Make range sync peer loadbalancing PeerDAS-friendly #6922

dapplion · 2025-02-06T05:16:46Z

Issue Addressed

Re-opens Make range sync peer loadbalancing PeerDAS-friendly #6864 targeting unstable

Range sync and backfill sync still assume that each batch request is done by a single peer. This assumption breaks with PeerDAS, where we request custody columns to N peers.
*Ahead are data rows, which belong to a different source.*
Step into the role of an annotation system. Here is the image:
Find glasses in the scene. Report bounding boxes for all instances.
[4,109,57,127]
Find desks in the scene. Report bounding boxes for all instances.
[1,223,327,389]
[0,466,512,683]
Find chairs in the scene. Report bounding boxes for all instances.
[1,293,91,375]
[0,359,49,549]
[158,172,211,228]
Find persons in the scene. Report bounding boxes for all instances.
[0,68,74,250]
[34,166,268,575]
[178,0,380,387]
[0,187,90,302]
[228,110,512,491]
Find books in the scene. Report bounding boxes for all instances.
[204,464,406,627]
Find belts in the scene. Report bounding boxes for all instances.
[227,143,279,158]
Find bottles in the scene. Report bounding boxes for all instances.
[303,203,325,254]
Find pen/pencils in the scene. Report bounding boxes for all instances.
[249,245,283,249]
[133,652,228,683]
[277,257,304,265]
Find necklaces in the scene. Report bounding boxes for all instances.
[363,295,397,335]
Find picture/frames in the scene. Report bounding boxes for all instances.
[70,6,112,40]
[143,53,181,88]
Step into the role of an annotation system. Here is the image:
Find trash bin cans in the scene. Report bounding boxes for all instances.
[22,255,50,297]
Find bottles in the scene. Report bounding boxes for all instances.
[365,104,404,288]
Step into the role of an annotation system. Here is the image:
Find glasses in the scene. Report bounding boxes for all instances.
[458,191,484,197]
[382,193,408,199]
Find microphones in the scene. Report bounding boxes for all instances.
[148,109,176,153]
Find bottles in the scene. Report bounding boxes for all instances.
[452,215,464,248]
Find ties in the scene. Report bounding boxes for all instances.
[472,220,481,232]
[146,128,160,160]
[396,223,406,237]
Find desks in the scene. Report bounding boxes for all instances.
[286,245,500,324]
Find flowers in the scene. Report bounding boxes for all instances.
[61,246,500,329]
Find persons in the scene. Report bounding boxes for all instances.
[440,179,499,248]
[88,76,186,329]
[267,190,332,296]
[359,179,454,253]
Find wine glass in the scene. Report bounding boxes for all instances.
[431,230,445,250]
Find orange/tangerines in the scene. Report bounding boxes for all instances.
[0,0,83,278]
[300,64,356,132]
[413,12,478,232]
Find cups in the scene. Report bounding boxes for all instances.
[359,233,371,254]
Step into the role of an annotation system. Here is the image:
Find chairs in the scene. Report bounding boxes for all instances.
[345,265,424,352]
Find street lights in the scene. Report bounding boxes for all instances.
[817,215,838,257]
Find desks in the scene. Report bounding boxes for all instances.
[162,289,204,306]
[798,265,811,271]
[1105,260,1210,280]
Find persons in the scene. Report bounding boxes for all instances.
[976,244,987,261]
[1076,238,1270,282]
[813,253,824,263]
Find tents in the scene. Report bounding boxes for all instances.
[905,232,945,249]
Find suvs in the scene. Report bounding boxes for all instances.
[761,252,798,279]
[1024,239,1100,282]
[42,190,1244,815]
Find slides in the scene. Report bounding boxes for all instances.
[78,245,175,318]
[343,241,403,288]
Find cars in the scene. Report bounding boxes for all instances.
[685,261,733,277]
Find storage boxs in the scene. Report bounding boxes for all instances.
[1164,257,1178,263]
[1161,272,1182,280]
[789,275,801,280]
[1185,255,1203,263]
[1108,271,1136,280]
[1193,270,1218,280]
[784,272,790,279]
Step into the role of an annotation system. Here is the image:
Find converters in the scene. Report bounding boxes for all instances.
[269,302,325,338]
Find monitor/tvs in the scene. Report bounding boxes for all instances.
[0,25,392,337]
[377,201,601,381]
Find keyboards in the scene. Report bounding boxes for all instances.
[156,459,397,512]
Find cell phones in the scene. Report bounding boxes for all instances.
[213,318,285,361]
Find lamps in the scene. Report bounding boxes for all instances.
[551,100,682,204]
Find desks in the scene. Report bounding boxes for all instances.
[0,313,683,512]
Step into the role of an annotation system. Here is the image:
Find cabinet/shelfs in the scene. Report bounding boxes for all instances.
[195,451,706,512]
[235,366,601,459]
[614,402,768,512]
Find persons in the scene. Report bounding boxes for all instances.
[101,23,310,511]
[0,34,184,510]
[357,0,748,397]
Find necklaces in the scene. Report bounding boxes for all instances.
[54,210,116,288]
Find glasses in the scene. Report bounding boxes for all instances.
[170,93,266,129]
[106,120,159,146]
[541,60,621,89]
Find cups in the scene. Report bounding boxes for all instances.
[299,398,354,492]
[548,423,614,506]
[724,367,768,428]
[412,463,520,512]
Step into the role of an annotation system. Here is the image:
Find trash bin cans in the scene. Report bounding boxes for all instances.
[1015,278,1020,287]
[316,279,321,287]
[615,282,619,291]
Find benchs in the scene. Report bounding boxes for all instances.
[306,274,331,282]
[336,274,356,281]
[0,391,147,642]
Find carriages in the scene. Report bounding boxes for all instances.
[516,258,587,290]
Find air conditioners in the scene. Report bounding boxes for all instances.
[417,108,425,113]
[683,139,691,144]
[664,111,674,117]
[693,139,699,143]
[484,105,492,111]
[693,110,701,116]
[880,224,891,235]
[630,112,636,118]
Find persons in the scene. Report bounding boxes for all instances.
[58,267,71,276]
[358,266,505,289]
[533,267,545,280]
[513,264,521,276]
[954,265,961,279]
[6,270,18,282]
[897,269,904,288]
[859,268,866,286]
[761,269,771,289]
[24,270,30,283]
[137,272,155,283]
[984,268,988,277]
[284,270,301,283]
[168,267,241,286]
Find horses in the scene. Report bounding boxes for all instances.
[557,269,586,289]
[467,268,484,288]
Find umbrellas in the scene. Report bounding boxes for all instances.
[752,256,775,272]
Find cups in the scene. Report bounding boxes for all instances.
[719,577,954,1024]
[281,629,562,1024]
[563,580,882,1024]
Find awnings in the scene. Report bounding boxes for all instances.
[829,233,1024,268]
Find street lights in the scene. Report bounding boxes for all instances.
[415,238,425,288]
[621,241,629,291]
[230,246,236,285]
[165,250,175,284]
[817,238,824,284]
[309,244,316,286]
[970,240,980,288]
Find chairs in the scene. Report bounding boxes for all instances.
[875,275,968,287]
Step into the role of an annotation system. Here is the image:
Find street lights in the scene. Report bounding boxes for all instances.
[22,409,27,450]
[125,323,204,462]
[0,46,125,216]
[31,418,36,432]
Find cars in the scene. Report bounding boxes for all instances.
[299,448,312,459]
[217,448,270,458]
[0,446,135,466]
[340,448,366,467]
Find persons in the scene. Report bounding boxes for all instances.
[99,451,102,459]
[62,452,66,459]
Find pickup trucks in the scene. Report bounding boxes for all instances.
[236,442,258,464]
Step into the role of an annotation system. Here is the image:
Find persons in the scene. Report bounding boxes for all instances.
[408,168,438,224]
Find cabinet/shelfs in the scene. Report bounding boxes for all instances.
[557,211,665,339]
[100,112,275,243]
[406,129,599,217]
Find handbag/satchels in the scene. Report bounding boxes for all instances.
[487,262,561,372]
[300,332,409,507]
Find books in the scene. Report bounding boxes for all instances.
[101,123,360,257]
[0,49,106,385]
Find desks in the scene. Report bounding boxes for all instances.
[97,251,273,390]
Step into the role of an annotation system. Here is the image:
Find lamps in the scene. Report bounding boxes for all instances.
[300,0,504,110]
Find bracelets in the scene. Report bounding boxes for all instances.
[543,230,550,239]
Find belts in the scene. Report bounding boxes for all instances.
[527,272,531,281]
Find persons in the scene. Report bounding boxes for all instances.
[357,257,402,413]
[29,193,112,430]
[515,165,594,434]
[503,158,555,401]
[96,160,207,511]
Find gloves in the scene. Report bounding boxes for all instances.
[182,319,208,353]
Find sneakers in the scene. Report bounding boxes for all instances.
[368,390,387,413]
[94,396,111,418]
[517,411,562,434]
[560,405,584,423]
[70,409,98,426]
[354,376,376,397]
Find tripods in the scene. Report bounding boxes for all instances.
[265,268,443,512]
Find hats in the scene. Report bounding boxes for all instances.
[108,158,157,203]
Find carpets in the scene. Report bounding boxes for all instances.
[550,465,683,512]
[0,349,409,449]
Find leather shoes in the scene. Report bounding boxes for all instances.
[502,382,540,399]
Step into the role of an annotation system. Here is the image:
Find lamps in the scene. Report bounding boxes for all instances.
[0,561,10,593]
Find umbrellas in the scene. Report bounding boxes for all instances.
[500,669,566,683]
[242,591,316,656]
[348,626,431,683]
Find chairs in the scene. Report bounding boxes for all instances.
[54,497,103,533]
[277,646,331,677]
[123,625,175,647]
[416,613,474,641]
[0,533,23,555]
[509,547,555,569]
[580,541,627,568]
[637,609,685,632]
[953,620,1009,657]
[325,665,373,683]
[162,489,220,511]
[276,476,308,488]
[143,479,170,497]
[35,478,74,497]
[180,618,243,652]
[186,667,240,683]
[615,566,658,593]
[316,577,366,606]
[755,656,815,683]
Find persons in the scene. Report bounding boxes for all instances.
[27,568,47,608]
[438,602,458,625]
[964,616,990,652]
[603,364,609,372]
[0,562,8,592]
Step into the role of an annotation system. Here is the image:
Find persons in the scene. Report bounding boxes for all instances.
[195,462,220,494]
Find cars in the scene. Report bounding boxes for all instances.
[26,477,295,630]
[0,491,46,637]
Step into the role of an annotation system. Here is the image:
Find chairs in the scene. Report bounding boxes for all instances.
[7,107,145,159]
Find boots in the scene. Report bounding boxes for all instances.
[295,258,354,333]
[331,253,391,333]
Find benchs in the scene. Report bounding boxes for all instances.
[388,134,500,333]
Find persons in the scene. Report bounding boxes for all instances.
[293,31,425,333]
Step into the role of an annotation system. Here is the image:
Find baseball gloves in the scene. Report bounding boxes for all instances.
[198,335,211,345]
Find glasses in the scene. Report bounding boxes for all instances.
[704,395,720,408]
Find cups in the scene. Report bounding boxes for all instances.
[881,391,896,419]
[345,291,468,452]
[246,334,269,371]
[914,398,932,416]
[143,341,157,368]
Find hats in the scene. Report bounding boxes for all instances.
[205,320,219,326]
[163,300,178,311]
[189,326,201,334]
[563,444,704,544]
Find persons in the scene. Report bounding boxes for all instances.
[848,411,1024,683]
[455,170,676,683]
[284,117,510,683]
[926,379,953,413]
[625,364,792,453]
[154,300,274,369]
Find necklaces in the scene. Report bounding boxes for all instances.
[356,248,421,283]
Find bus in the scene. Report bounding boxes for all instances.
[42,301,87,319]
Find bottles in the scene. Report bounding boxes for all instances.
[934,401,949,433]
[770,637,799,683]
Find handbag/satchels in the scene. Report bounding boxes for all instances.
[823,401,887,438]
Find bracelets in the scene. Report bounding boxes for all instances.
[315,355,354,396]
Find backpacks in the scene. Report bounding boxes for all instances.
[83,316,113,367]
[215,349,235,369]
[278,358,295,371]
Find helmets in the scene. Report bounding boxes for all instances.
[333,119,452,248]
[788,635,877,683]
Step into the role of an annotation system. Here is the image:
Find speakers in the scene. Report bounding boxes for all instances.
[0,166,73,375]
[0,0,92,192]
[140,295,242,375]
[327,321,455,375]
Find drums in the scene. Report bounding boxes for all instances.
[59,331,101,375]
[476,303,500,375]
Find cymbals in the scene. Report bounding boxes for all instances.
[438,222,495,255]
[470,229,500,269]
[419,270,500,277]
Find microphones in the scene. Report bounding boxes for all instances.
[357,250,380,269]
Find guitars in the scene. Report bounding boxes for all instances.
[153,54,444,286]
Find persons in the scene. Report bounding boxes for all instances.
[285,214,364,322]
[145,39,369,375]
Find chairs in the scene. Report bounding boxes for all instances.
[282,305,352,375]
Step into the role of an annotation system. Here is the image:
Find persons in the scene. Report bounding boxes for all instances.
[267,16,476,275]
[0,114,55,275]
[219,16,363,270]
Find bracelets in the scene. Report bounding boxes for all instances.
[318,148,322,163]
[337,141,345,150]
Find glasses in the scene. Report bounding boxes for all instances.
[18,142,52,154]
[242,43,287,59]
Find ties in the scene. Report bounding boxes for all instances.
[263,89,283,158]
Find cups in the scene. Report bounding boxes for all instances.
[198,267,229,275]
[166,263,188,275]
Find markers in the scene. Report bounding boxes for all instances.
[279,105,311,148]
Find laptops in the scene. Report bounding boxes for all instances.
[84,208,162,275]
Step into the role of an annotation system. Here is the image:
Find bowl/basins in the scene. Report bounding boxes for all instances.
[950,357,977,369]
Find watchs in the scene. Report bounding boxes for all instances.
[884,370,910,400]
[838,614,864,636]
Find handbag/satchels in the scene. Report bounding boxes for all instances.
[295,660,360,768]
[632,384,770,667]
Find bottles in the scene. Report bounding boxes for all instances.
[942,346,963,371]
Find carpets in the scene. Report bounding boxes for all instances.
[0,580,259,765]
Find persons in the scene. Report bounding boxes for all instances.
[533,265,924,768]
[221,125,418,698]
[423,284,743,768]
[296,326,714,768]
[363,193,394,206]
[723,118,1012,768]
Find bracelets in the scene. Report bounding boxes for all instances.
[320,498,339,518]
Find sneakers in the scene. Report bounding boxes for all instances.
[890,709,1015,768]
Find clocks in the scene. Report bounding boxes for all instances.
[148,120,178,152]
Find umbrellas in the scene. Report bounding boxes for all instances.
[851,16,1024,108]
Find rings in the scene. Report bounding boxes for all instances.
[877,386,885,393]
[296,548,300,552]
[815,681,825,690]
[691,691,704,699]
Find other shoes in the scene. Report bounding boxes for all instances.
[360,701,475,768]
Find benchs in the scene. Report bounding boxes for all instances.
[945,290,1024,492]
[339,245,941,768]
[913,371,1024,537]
Issues with current unstable:

Peer prioritization counts batch requests per peer. This accounting is broken now, data columns by range request are not accounted
Peer selection for data columns by range ignores the set of peers on a syncing chain, instead draws from the global pool of peers
The implementation is very strict when we have no peers to request from. After PeerDAS this case is very common and we want to be flexible or easy and handle that case better than just hard failing everything.

Proposed Changes

Upstream peer prioritization to the network context, it knows exactly how many active requests a peer (including columns by range)
Upstream peer selection to the network context, now block_components_by_range_request gets a set of peers to choose from instead of a single peer. If it can't find a peer, it returns the error RpcRequestSendError::NoPeer
Range sync and backfill sync handle RpcRequestSendError::NoPeer explicitly
- Range sync: leaves the batch in AwaitingDownload state and does nothing. TODO: we should have some mechanism to fail the chain if it's stale for too long - EDIT: Not done in this PR
- Backfill sync: pauses the sync until another peer joins - EDIT: Same logic as unstable

TODOs

Add tests :)

Note: this touches the mainnet path!

dapplion · 2025-02-06T14:00:12Z

I would like to wait to merge this PR first to have more test coverage

Add more range sync tests #6872

dapplion · 2025-02-06T14:10:04Z

beacon_node/network/src/sync/backfill_sync/mod.rs

-    }
-
-    /// Sends and registers the request of a batch awaiting download.
-    fn retry_batch_download(


Now there's no different priorization between first send and retry. For both we prefer not failed peers with least active requests

dapplion · 2025-02-06T14:12:31Z

beacon_node/network/src/sync/backfill_sync/mod.rs

-        idle_peers.shuffle(&mut rng);
-
-        while let Some(peer) = idle_peers.pop() {
+        loop {


If the implementation of include_next_batch is correct we should never infinite loop here. But it's sus, I worry we introduce a bug in the future un-intentionally.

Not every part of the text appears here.